**PASSAGE**
The explanatory letters issued by the NTSB with their Safety Recommendations to both Transport Canada (A-08-03) and the FAA (A-08-04 to A-08-09) are accessible under ‘Further Reading’ and contain detailed technical discussion not published by the CIAIAC. Appropriate Safety Action was taken by GE to “reduce the aluminium content of the material used to manufacture the blades and to control the wear and replacement of the tools used to machine the tangs that attach the blade to the fan dusk”.

The formal conclusion of the Investigation was that:

“The failure of the left engine (on the subject aircraft) was caused by the separation of one of the fan blades resulting from dwell time fatigue cracks that initiated from areas of aligned alpha colonies in the titanium microstructure that resulted from the blade manufacturing process.”

**EXERCISES TO COMPLETE**
[A] According to the passage on the engine failure investigation, what caused the left engine to fail?
[B] List every organization named in the passage on the engine failure investigation.
[C] Write a continuation of the passage on the engine failure investigation, starting after its final sentence.

**INPUT DATA**
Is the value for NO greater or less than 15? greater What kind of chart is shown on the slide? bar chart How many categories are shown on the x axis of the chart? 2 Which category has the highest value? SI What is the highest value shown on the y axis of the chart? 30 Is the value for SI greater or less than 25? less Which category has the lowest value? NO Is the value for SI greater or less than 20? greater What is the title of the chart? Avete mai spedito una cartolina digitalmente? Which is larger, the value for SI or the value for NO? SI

**RESULTS FOR THE EXERCISE**
[A] A fan blade separated because of dwell time fatigue cracks that started in areas of aligned alpha colonies in the titanium microstructure, which came from the blade manufacturing process.

[B] NTSB, Transport Canada, FAA, CIAIAC, GE

[C]
The Final Report was approved on 7 October 2010. In the light of the seven NTSB Safety Recommendations noted above made following the similar failure to a US-operated CRJ 200 and attributed to the same reasons, no further airworthiness action was considered necessary but one Safety Recommendation was issued as a result of the Investigation in respect of aircraft operation:

  • That Air Nostrum reinforce its technical crew training in the following areas:
    • Leadership and techniques for deliberate decision-making in abnormal and emergency situations.
    • Crew task distribution in abnormal and emergency situations.
    • Standards and procedures for fault identification, notification and prioritisation in abnormal and emergency situations.
    • Strict compliance with procedures in abnormal and emergency situations so as to avoid inducing uncertainty in other crew members.
    • The appropriate use of automation in every situation.
    • The use of standard terminology in abnormal and emergency situations. (REC 03/10)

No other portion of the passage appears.